Mil. (now only Hist.) Also swine-feather; sweynes-feather, swans-feather. [ad. G. schweinsfeder (1) boar-spear [= early mod.Du. swijnspriet, -spiesse, -staf, -stock), (2) riflemans lance used as a rest for the rifle and, in numbers, as chevaux-de-frise.] A pointed stake or pike, used as a weapon of defence against cavalry, being either fixed in the ground as a palisade (PALISADE sb. 2) or carried in a musket-rest like a bayonet. Also called Swedish feather (FEATHER sb. 14) and swines-pike (SWINE 5).
1635. Barriffe, Milit. Discipl., xcv. (1643), 307. Those parts which lye most open to the fury of the enemies Horse, ought to bee impaled with pallisadose (or swines-feathers).
1639. Sir A. Johnston (Ld. Wariston), Diary (S.H.S.), 50. We have receaved no spades, nor howes, no swyne feathers wherby we may intrinch ourselves.

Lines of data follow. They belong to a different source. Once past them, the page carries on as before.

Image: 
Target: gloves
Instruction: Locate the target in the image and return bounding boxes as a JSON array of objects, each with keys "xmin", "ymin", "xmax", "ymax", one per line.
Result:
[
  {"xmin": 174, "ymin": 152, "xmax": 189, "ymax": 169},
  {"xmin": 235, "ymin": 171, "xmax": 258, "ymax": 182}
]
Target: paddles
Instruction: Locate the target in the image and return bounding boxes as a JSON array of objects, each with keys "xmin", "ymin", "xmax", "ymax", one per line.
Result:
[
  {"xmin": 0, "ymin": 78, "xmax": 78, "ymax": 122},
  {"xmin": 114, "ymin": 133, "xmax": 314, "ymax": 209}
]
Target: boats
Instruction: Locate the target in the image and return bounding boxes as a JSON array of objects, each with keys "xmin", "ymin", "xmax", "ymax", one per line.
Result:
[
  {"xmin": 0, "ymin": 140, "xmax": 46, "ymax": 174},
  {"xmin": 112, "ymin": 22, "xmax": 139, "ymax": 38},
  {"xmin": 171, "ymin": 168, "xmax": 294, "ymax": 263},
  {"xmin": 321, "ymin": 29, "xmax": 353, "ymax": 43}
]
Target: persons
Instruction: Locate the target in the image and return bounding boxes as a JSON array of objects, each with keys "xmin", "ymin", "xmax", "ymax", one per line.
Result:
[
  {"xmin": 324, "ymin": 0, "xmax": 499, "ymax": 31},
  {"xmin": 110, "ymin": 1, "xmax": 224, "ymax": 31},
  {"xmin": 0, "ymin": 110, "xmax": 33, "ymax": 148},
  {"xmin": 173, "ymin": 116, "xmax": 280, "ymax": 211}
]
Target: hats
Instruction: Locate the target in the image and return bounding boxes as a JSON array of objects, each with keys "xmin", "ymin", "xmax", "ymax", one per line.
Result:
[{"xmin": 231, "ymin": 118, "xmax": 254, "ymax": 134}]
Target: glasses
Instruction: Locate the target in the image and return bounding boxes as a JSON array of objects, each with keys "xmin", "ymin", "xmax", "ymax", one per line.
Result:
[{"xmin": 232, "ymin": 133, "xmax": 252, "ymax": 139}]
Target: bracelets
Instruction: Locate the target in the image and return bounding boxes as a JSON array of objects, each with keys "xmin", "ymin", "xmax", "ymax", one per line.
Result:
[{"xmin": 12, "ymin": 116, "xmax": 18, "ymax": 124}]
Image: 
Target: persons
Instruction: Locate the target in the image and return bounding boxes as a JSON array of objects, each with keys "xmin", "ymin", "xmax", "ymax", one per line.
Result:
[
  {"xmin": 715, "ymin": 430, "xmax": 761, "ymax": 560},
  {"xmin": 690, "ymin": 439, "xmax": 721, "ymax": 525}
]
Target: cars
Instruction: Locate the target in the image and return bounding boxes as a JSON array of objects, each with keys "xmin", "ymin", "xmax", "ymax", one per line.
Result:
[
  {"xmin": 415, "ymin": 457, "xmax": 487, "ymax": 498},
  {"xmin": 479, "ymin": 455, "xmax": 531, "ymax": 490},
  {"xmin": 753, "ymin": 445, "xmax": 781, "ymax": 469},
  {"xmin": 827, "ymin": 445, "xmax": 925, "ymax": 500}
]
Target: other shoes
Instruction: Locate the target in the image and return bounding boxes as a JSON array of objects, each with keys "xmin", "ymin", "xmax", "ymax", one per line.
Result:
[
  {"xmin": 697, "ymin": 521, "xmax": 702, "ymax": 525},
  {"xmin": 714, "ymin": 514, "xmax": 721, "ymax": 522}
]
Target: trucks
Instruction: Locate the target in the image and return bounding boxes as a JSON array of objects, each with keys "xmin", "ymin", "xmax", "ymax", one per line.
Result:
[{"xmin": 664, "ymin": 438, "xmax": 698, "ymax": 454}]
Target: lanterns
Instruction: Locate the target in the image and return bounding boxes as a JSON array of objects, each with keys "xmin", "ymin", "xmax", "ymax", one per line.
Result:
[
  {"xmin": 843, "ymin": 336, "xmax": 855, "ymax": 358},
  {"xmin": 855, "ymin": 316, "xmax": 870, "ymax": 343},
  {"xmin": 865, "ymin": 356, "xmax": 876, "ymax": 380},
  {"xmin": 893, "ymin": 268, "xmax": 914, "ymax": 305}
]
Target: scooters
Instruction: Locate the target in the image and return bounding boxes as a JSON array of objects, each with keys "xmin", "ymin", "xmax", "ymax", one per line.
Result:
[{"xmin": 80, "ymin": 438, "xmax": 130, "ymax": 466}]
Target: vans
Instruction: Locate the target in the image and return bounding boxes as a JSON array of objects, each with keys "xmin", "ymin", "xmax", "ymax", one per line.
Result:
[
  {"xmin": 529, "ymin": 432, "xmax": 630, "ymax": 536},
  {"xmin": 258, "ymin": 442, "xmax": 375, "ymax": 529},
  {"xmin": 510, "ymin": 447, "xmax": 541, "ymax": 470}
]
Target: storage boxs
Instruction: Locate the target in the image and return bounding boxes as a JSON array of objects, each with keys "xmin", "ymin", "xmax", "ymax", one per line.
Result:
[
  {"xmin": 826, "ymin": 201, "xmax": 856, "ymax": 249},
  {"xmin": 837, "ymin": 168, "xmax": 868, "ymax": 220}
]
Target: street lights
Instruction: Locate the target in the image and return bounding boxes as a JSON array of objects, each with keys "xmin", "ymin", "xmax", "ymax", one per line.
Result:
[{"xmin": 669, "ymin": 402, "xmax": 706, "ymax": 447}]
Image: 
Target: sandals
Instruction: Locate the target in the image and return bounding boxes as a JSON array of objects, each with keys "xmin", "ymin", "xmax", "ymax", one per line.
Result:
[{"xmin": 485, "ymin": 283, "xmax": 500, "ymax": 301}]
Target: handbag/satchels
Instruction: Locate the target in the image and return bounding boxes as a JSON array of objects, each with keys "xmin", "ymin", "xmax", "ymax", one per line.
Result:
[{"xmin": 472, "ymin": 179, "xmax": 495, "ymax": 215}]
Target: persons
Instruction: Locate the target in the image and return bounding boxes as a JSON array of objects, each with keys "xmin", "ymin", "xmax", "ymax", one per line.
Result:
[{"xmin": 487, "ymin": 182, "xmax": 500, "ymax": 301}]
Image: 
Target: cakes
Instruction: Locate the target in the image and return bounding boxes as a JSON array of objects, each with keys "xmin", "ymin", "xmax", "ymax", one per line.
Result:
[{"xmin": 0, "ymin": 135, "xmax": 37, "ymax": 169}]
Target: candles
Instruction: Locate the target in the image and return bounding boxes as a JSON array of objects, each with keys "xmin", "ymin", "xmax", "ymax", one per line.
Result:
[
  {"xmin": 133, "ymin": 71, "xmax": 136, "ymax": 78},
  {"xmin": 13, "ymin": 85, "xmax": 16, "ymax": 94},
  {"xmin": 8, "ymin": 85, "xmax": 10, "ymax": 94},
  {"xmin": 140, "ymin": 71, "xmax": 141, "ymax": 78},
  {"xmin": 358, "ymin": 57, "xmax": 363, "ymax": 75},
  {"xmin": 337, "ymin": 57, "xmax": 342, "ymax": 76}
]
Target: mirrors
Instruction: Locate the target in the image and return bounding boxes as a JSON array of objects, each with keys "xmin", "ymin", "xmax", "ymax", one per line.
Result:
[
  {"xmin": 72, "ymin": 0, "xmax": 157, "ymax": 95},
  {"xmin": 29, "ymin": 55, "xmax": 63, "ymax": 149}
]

1646. Dk. Albemarle, Obs. Milit. & Polit. Aff., viii. (1671), 26. So many Musqueteers as you have more than Pikemen in your Army ought to have Swine-feathers with heads of rests fastned to them.
1786. Grose, Milit. Antiq., I. 165.
1824. Meyrick, Ant. Armour, III. 78.
1834. Penny Cycl., II. 376/1. The sweynes-feather was invented in the reign of James I. During the civil wars, its name was sometimes corrupted into swans-feather.